_Work instructions_.
Count the lines below that contain the string "bush", treating case as significant, and give only the number.

_Extracted entries_.
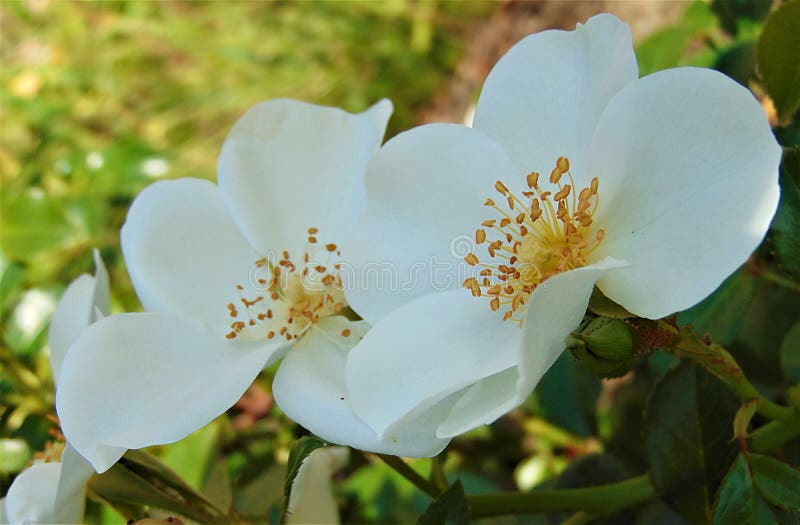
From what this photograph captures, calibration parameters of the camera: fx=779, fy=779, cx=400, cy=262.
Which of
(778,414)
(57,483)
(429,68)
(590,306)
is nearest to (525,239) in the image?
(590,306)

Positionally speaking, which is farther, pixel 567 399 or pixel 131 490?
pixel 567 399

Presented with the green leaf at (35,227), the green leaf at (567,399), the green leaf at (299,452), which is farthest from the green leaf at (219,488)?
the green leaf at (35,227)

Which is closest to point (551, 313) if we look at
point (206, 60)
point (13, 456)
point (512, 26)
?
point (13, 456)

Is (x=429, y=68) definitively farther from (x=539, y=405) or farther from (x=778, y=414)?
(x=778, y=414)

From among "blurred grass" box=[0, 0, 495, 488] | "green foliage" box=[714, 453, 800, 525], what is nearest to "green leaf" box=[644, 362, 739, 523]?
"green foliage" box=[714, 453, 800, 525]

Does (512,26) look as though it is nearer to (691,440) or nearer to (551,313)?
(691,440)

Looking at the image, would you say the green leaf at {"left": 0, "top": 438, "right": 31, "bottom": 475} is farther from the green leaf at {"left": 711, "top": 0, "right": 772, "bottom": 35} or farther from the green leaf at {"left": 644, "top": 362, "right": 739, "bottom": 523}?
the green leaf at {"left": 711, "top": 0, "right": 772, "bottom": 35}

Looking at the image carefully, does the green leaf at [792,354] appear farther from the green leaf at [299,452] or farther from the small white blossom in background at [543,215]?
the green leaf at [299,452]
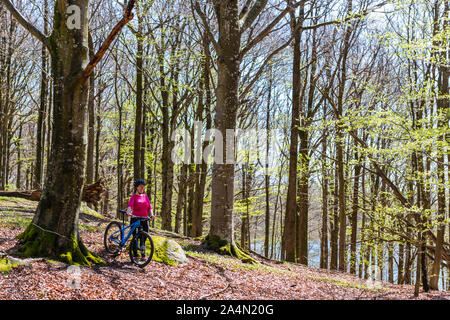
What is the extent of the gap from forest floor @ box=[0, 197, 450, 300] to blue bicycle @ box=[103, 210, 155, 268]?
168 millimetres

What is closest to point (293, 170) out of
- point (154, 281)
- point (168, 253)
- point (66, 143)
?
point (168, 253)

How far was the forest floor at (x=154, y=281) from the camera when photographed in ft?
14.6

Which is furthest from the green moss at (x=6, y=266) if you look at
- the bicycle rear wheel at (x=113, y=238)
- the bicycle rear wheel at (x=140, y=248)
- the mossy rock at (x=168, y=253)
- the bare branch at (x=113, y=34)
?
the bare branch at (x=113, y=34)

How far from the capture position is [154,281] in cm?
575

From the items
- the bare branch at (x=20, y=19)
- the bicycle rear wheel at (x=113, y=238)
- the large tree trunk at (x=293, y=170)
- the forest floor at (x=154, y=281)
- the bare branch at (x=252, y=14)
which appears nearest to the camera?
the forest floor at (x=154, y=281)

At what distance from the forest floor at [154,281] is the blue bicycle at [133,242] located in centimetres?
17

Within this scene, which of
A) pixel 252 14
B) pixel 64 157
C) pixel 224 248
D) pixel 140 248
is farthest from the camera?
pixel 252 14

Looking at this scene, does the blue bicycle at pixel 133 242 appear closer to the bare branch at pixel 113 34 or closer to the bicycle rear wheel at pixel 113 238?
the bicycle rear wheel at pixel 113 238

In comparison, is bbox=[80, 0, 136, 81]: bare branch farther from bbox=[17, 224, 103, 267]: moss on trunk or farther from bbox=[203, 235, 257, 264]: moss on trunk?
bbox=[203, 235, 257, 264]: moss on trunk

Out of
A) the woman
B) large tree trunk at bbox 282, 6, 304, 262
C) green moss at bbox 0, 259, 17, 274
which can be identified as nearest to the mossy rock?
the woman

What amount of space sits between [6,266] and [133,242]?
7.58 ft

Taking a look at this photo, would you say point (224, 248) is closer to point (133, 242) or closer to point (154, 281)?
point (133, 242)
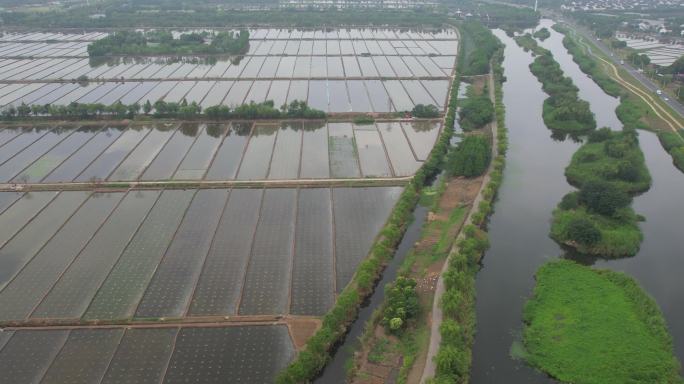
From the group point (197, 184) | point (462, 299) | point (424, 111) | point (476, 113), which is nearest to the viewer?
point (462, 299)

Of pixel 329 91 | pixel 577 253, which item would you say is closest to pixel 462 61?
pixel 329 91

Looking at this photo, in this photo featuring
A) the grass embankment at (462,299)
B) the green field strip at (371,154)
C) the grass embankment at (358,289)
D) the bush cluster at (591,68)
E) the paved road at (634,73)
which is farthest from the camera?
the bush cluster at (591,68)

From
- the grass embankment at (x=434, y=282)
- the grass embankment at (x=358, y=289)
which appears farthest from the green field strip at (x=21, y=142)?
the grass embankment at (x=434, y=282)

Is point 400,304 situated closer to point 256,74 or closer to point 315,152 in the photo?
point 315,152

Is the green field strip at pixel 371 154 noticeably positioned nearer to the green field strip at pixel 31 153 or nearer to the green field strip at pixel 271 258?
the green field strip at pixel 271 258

* * *

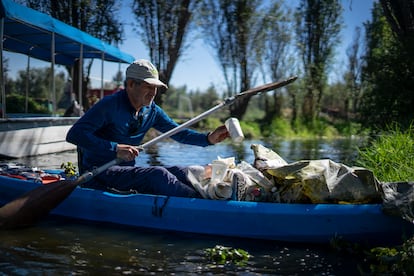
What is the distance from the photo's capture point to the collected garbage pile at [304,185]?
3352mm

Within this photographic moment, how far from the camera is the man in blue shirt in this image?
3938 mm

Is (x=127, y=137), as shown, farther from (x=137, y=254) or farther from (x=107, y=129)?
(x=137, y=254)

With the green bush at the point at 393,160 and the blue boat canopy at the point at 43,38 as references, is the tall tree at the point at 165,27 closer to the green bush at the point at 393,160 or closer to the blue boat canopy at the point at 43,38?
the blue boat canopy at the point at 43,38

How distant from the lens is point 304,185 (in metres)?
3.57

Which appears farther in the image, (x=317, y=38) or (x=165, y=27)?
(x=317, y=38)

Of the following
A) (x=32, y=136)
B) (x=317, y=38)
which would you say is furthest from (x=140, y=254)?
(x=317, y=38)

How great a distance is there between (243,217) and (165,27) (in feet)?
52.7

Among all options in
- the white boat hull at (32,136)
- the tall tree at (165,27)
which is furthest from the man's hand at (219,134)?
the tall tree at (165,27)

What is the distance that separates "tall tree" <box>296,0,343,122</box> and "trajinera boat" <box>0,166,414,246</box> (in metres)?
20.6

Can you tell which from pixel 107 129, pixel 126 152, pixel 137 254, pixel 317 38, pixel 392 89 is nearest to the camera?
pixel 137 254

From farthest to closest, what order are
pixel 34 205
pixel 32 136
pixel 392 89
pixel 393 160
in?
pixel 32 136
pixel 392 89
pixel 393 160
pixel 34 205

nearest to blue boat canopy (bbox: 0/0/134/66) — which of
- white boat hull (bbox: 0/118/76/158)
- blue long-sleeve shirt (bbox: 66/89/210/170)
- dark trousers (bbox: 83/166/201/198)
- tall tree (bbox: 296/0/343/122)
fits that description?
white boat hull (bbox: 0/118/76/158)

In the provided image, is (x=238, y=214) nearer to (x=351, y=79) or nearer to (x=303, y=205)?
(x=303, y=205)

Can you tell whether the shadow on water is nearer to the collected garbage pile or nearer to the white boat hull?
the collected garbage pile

_Problem solution_.
3